Fincher talks about the Royal Regatta race scene in THE SOCIAL NETWORK

Scott December 31, 2010 0

Our friends over at /Film got a chance to talk to David Fincher via email about THE SOCIAL NETWORK and one of the questions they talked about was the Royal Regatta race scene in the film which features major tilt shift/depth of field changes. Here is a little excerpt from their conversation:

/Film: I’m interested to hear your thoughts in the tilt/shift isolated focus you employed in the boating sequence. It is unlike anything I’ve ever seen on the big screen before and would love to learn what inspired it.

Fincher: We could only shoot 3 races at the Henley Royal Regatta; We had to shoot 4 days of boat inserts in Eton. The only way to make the date for release was to make the backgrounds as soft as humanly possible. I decided it might be more “subjective” if the world around the races fell away in focus, leaving the rowers to move into and out of planes of focus to accentuate their piston-like effort.
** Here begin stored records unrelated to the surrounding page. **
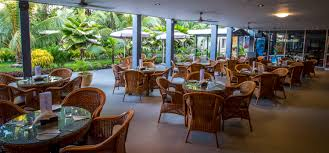 honiara restaurants and bars heritage park hotel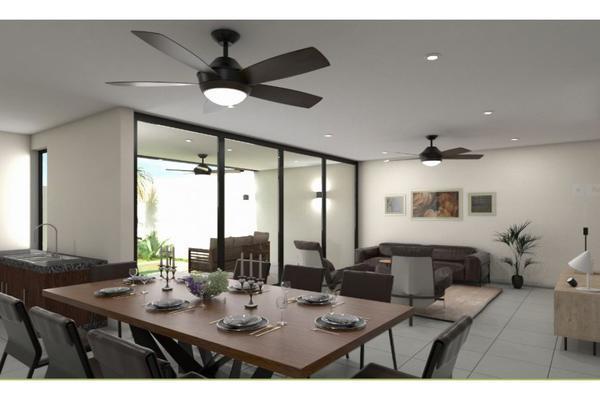 Foto de casa en venta en  , méxico norte, mérida, yucatán, 9309076 No. 06
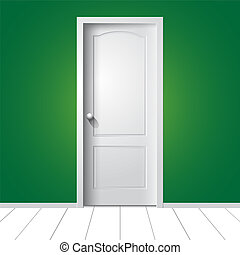 Door. Vector illustration - Vector illustration of a white...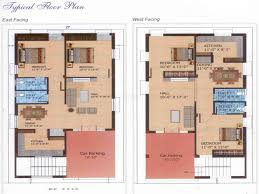 Independent House Villa in Bandlaguda  Sq Ft BHK     BHK Independent House Villa for Sale in SN Enclaves   Floor Plan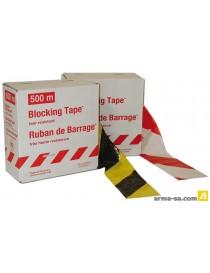 RUBAN DE SIGNALISATION SUPER 500 M X 80 MM - JAUNE-NOIR  Rubans & chaines de signalisatCOLOR LINE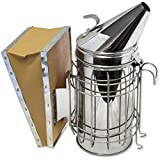 "Bee Hive Smoker 11"" Stainless Steel with Updated Design and Heat Protection. Also Provides Scent Cover for Deer Hunting."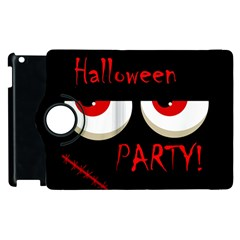 Halloween Party   Red Eyes Monster Apple Ipad 2 Flip 360 Case by Valentinaart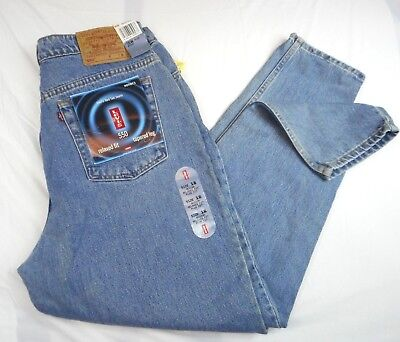 NOS Women's Levis 550 Relaxed Fit Tapered Leg Denim Blue Jeans Size 16 W M 34/32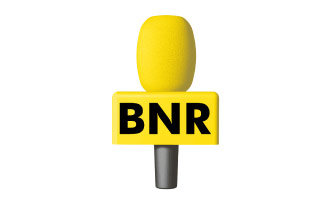 BNR Pitch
Go and read the entire interview over at /Film. Here is the scene they are talking about below, which contains no spoilers, so you can watch with peace of mind:

Here is some commentary on this scene from the Blu-Ray which hits stores January 11, 2011:

“The Henley Royal Regatta were incredibly good to us and they allowed us to actually shoot the race at Henley. I had no idea how huge the Henley Royal Regatta was. I’d only seen photographs and a lot of them are telephoto so you don’t get the idea of this mile-and-a-half of grandstands and corporate sponsors.” … “But it is a tricky thing to design a sequence around missing by that much when you literally get dropped into the middle of it. You really don’t know where you are, it requires a subtitle to tell you you’re now in Henley for the Henley Royal Regatta, which you probably don’t know is the Super Bowl of boat racing. So this was one of those sequences where the only time we could shoot it was July 4, 2010. It was literally five to six weeks before we had to finish the movie. The movie had to be done so we could get it in theaters, and they were incredibly helpful to us and made it all possible.” … “One of the reasons it was done in this faux, swing and tilt– tilting lens board style was because all of the close-ups of the Winklevosses and the Dutch rowing were done in Eaton on a man made lake that doesn’t look anything like Henley. Doesn’t have any– just has green grass, but we would shoot the close-ups of all the people and then we had to matte in still photographs that we’d shot at Henley.”